If people refuse to wear condoms in intimate settings, how can we expect them to cover their mouths in public settings?
Asking men to dress a certain way and commit to social norms raises issues of privilege and consent that many men have not had to consider (at least seriously) until now.
Men are no longer able to enjoy privileges traditionally denied of women: to be seen, to be heard, to be recognized without fear of consequences.
The researchers who conducted the study on messaging, gender, and wearing a face mask found that orders to wear a face mask affected the intentions and feelings of men more than women.

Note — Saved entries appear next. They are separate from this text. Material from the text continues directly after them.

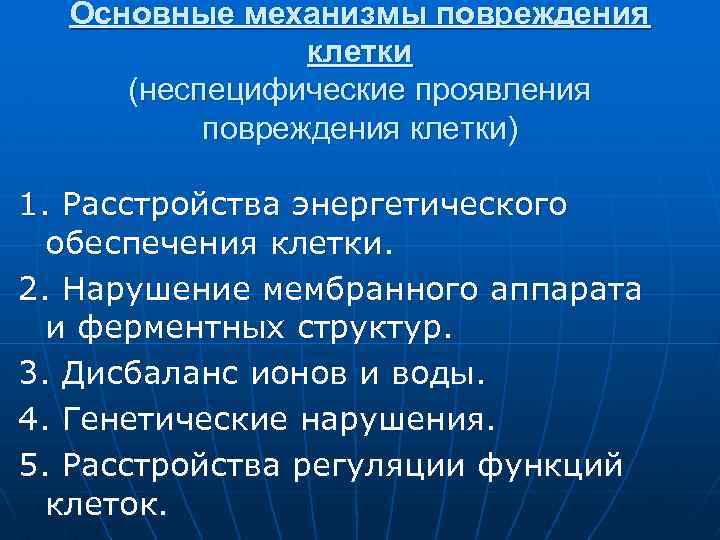 Основные механизмы повреждения клетки
(неспецифические проявления повреждения клетки)

1. Расстройства энергетического обеспечения клетки.

2. Нарушение мембранного аппарата и ферментных структур.

3. Дисбаланс ионов и воды.

4. Генетические нарушения.

5. Расстройства регуляции функций клеток.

Many men have decided to opt out.
According to the study, “the self-reported negative emotions felt when wearing a face covering were not mediated by the likelihood to get the disease and by the likelihood to get over it easily in case one gets it.”
The researchers conducted an exploratory analysis to determine the negative emotions men associate with wearing a mask: uncool, shameful, and weak were among the most reported.
Reporting these feelings are important because it enables health experts to design future interventions that will appeal to men’s masculine sensibilities.
The researchers recommend testing to see whether priming men to use reason versus emotion in order to increase positive feelings will incentivize future use of masks.
Someone in your life doesn’t want to wear a face covering? Try using moral messaging that appeals to both ethos and ego.
Wearing a mask or facial covering shows that you care about not exposing someone to something that could kill them.
I can’t think of a more honorable quality.